As the outside world criticized Florida for allowing Samford to have a record-breaking performance, saying the Gators shouldn’t celebrate in the aftermath, Gamble could only think to count his blessings as he looked back on an incredibly trying year.
“It’s been hard trying to ignore it, knowing that my mom was in the ICU for two months, knowing that she’s not going to be able to watch the games and stuff like that,” Gamble said. “I was just focusing on football and just talking to my stepdad and my dad, my real dad, and my uncle and auntie all been out here trying to motivate me, coming to games.”
With his mom unable to be the constant presence in his life that she’s always been, the rest of Gamble’s family picked up the slack.
“They’ll call me every other day or text me every day,” he said. “My oldest brother will come — it depends on the game. If not him, my auntie will come to games down here, so will my uncle.”
During Florida’s bye week prior to the loss to Georgia, Gamble made the four-hour trip to Miami to visit his mother in the hospital for the first time. He brought her flowers, pineapple, watermelon and some mixed nuts. Keiva returned home from the hospital five days later.
Then there’s Gamble’s pseudo-family: his teammates. They’re privy to what the outside world isn’t; they see the ups and downs, the complete picture rather than what’s broadcast for the public’s consumption.
As they watched him put on a show Saturday, they too thought of what Gamble and his family have endured in 2021.
“He works hard, one of the hardest workers on the team,” wide receiver Justin Shorter said, “so being able to just see it pay off for him and see him make those plays, it’s awesome.”
The man on the tossing end of Gamble’s career performance concurred.
“Seeing him come into the building every day and just working his tail off and just seeing it all pay off — especially with everything that he is going through right now, I know it was hard for him — but with him going out there and doing this today, it’s definitely exciting for me and him,” quarterback Emory Jones said. “I know he’s happy with his performance. I’m definitely proud of him.”

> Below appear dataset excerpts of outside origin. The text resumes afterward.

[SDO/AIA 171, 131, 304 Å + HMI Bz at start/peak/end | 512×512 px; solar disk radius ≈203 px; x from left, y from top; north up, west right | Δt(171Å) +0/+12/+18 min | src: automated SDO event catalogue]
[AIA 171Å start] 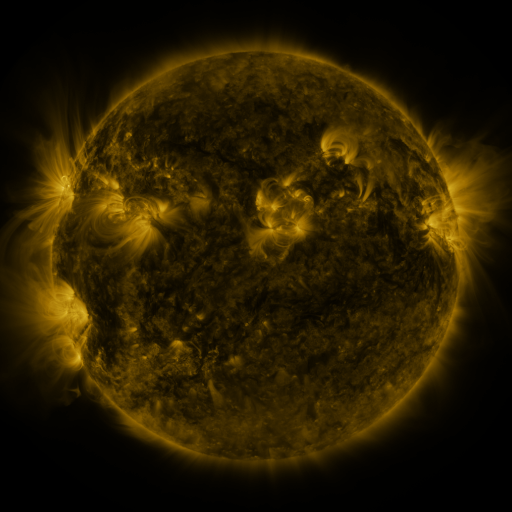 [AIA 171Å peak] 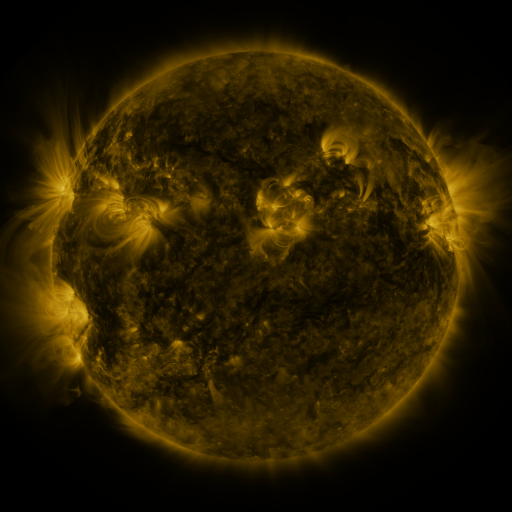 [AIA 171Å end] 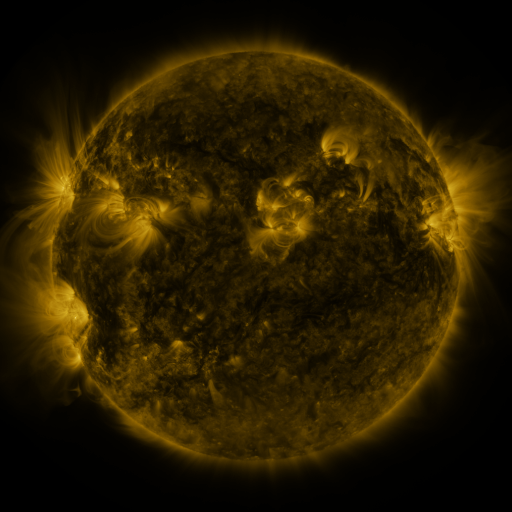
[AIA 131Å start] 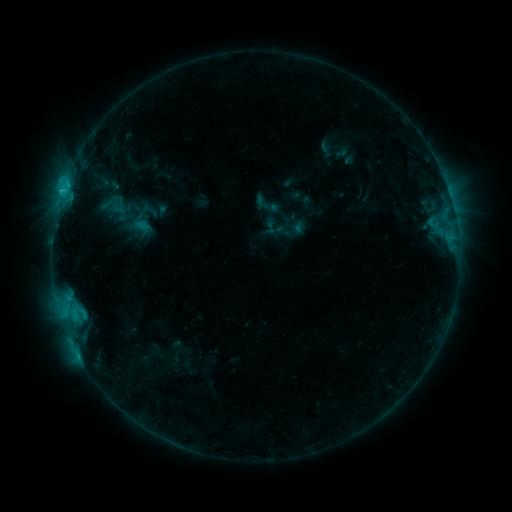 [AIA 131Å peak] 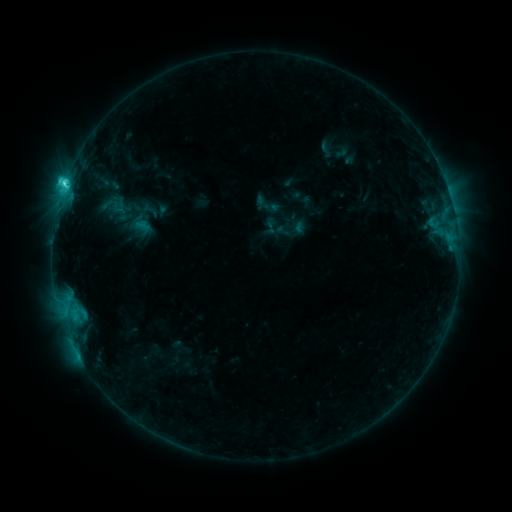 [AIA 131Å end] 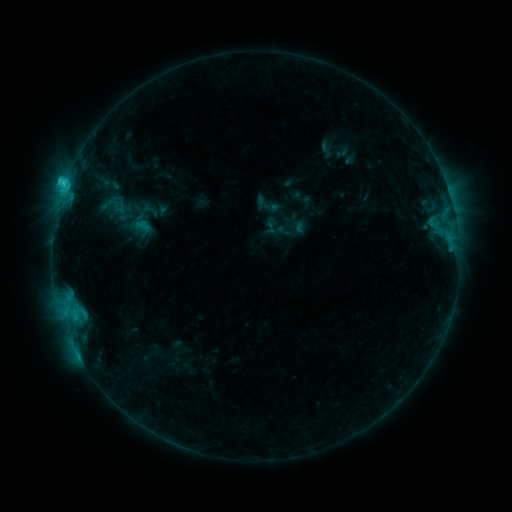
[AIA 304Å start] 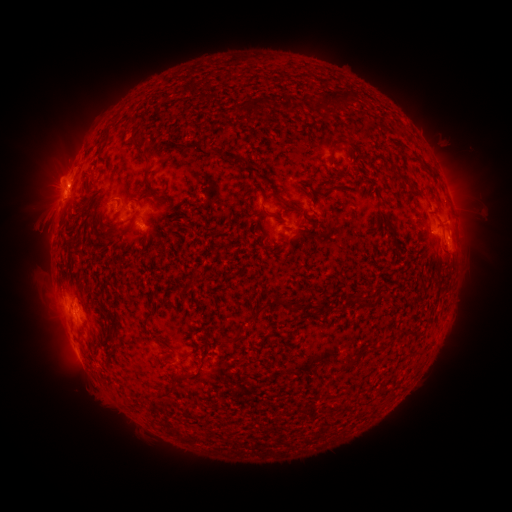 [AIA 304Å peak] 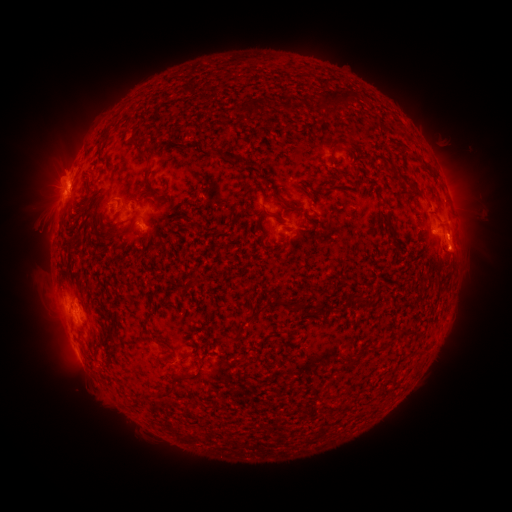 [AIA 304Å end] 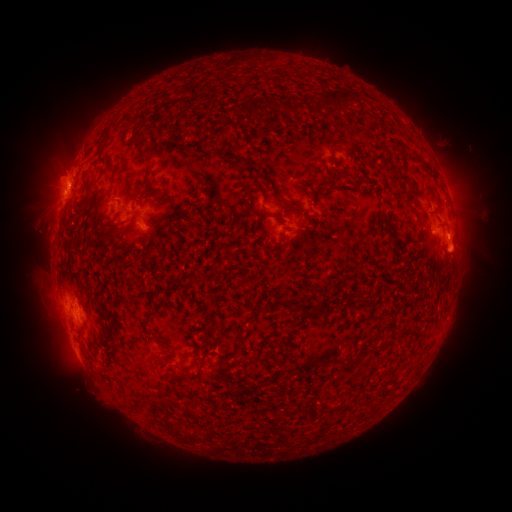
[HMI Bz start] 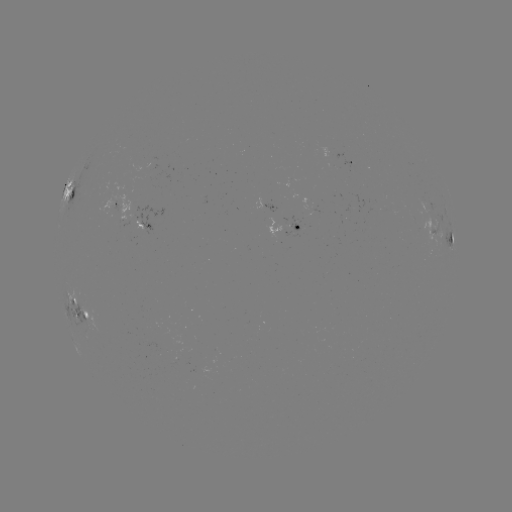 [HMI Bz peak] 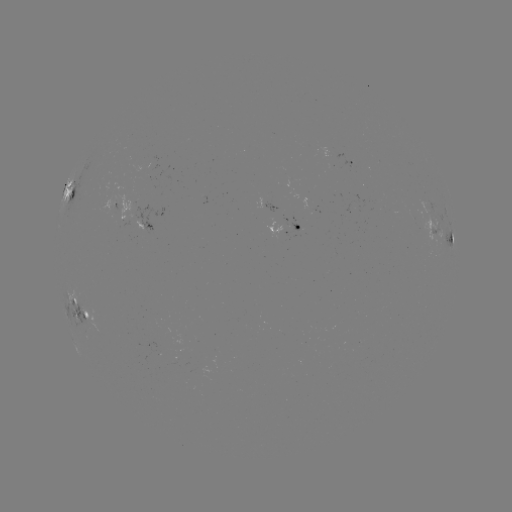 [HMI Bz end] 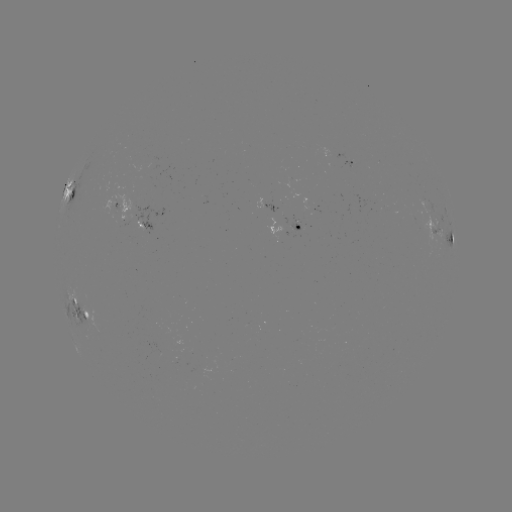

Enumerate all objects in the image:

Florida coach Dan Mullen undoubtedly has countless topics on his mind, more than a hundred football players to tend to, and this season has been exceedingly difficult from a coaching perspective as the Gators have struggled following an impressive start.
But Mullen hasn’t forgotten nor lost sight of what Gamble’s family has faced and overcome. As the world questioned Florida’s showing Saturday and subsequent celebration, those in the building aware of the humans under the helmets had a far different perspective.
“Awesome game. It’s been a really hard year for him. Kemore, he had one of the harder situations coming into the season,” Mullen said. “I’m really happy for him. And as you can imagine, his mom, with everything she’s gone through, it’s been a tough year for him. He’s been pretty consistent the entire year and been able to get through it all.”